A leading procurement expert has recently suggested that procurement staff should move between different procurement roles within an organisation on a regular basis to ensure seamless succession planning.

There are occasions in which procurement recruitment firms are faced with extraordinarily difficult tasks, such as rapidly identifying suitably senior candidates to fill a top procurement position that has suddenly become vacant.

These scenarios may be relatively infrequent, but they’re far from unheard of, as the recent departure of Malcolm Harrison as CEO of the Crown Commercial Service (CCS) exemplifies. Mr Harrison left his prestigious procurement role swiftly to become head of the Chartered Institute for Procurement and Supply (CIPS), an opening that arose after the unforeseen, sudden death of the CCS’s former boss, David Noble, last year.

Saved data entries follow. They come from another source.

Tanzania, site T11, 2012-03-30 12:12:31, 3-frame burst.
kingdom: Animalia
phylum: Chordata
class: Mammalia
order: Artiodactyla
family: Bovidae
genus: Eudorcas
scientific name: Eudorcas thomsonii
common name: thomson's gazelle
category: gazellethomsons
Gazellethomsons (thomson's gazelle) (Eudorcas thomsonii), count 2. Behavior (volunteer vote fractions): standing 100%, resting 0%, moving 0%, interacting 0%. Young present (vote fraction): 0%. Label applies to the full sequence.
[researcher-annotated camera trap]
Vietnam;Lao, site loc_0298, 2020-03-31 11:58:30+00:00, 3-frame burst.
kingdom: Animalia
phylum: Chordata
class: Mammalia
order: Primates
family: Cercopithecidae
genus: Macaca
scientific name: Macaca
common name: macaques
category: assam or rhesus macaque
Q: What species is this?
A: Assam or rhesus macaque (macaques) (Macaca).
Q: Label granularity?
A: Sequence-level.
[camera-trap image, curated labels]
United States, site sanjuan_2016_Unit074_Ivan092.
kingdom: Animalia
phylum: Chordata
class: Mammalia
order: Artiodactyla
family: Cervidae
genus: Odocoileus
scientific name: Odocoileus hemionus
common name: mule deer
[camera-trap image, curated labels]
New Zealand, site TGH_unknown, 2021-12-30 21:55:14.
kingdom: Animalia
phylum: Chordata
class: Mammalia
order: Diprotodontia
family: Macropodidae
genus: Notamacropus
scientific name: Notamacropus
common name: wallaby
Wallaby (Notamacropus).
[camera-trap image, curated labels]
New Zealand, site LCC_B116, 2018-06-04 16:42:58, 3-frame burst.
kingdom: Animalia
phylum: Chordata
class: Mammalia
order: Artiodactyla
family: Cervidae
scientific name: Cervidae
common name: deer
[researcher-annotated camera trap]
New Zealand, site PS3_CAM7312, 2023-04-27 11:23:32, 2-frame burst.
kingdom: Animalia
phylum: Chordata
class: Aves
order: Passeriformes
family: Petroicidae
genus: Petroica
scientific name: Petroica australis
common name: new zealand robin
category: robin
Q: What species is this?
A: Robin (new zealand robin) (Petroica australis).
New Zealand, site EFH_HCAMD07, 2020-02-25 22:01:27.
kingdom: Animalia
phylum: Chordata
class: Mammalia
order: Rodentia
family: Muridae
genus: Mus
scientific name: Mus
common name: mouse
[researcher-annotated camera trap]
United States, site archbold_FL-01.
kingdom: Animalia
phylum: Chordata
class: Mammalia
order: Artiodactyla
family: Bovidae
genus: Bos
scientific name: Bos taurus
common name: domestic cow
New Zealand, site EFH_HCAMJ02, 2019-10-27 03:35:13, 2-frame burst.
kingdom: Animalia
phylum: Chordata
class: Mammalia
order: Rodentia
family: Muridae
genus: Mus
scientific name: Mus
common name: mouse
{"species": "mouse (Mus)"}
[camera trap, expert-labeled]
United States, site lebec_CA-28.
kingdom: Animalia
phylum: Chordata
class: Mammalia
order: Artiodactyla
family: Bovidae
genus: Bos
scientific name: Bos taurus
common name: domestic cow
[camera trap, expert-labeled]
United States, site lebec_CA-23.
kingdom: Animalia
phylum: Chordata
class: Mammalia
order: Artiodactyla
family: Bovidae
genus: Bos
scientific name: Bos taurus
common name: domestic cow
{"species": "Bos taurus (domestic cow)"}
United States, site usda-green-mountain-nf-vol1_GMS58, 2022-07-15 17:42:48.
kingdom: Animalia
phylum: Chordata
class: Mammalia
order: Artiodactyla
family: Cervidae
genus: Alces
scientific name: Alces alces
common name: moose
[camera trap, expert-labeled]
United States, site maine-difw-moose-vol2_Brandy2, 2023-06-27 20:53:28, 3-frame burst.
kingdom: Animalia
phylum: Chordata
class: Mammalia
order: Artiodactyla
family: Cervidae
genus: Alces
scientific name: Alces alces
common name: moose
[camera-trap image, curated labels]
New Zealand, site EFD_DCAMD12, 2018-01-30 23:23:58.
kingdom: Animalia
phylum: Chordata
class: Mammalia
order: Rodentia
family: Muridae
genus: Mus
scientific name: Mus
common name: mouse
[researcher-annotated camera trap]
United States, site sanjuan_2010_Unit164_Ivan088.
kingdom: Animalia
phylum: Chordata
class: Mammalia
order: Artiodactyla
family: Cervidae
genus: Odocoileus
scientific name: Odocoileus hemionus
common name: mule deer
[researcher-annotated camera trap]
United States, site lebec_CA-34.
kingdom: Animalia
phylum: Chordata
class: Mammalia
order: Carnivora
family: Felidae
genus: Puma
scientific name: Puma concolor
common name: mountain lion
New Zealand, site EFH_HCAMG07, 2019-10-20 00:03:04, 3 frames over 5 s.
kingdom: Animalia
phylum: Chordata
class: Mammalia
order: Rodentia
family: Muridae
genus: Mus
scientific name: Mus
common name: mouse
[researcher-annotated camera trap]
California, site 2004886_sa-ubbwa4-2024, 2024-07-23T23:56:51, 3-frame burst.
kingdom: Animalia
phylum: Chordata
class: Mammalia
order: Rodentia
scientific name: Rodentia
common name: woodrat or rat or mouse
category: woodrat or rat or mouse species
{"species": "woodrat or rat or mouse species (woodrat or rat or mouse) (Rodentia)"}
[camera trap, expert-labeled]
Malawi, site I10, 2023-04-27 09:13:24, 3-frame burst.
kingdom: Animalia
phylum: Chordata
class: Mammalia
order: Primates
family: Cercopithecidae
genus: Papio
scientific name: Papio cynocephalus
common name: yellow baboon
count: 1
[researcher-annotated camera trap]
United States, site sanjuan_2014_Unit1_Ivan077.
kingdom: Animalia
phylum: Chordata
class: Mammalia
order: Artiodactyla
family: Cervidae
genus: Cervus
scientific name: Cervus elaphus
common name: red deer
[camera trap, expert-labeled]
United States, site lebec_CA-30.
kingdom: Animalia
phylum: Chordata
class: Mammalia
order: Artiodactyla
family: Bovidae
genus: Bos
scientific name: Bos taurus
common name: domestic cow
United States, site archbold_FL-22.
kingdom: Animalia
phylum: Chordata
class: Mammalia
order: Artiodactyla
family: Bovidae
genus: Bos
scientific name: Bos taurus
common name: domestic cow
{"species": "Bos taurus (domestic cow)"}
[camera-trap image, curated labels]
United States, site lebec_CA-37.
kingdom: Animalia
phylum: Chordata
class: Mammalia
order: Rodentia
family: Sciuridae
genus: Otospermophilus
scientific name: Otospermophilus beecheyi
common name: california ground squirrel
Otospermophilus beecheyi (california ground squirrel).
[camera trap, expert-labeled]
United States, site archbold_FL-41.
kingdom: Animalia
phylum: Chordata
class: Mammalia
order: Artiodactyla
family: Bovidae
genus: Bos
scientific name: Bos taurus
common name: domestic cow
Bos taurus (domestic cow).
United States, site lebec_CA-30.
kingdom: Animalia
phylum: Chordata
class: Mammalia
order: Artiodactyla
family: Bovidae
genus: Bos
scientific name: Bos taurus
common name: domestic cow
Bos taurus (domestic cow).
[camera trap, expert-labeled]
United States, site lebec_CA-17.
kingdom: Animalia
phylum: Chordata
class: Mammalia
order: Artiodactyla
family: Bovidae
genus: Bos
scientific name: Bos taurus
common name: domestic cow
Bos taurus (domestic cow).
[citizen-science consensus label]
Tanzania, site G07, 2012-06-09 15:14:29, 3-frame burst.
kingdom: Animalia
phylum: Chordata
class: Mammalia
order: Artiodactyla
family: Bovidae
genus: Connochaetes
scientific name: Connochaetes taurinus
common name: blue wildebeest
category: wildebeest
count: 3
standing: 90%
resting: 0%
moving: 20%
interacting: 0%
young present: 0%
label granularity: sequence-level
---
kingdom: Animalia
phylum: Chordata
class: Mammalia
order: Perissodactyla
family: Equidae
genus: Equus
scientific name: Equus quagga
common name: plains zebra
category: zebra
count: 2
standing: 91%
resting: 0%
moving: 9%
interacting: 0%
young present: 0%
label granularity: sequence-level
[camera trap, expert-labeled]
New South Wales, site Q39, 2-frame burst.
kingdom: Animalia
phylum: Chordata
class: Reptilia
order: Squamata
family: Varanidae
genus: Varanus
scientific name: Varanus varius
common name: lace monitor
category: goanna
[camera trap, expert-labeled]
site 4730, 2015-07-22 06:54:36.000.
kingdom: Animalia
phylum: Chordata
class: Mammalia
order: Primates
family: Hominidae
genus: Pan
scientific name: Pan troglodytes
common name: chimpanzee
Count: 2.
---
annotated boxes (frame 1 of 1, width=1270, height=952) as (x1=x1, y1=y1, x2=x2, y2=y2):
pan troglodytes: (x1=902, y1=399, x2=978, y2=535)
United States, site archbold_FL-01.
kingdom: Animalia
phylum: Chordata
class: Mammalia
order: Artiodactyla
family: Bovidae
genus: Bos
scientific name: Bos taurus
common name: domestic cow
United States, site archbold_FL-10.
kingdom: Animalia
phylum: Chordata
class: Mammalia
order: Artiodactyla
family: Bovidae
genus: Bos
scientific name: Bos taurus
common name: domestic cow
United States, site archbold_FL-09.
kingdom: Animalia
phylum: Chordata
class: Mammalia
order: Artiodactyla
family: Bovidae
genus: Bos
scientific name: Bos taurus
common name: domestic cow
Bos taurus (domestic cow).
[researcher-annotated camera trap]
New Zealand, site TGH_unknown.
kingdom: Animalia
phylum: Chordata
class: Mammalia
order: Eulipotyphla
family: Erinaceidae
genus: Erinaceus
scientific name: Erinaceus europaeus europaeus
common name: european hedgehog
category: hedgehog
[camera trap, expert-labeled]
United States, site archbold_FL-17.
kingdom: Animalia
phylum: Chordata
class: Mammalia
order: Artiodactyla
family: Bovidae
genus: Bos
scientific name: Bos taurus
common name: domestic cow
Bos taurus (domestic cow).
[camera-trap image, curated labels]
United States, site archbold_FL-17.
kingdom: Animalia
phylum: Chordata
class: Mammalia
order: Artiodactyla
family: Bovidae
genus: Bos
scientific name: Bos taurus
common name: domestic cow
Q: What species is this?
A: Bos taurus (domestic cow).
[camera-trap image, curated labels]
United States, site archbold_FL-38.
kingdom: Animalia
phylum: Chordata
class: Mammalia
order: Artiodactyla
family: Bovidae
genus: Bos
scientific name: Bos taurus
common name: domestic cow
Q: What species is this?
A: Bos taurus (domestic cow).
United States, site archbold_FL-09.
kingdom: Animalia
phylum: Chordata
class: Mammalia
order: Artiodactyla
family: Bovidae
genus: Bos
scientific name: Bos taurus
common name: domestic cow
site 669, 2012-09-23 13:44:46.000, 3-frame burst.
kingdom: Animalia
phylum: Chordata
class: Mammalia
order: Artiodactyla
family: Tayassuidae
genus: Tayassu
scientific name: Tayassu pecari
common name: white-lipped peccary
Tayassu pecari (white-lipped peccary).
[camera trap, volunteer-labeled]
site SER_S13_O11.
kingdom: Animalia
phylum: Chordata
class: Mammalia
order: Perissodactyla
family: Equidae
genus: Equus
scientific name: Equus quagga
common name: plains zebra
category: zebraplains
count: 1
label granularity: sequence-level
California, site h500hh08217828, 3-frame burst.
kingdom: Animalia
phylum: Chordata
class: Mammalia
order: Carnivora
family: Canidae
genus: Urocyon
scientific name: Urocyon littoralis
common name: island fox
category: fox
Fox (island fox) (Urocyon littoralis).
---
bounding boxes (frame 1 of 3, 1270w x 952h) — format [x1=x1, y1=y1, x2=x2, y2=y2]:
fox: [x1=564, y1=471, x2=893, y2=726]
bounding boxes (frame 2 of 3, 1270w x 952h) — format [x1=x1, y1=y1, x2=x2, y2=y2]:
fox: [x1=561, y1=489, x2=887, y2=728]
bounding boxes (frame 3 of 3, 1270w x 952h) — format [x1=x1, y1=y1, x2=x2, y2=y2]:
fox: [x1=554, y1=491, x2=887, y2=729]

Veteran procurement consultant and CPO Peter Smith believes that procurement succession planning requires careful, pre-emptive thought to avoid crisis at times such as these. In a large organisation, for instance, how can one ensure that there are enough category managers available for promotion if the unexpected happens?

Smith believes that the solution resides in preparing for these eventualities well in advance, being clear about the skills that senior category managers need which junior counterparts don’t require. The key, he suggests, is to begin adequate in-role training for prospective high-fliers so that, when the time comes, they are already equipped with appropriate skills to shoulder the promotion.

Smith writes: “You can do that by perhaps using more of a category team approach across a wider span of categories, rather than one-man or woman band category leads.  Or you can use analysts, graduate trainees or similar in supporting roles, so they have at least a working knowledge of what is going on.”

Finally, he advocates rotating staff on a 3-year basis to build more resilient organisations peopled with procurement pros who have broad experience in the event of a sudden requirement. Procurement jobs have always been interesting. They could be on the verge of becoming highly mobile, too.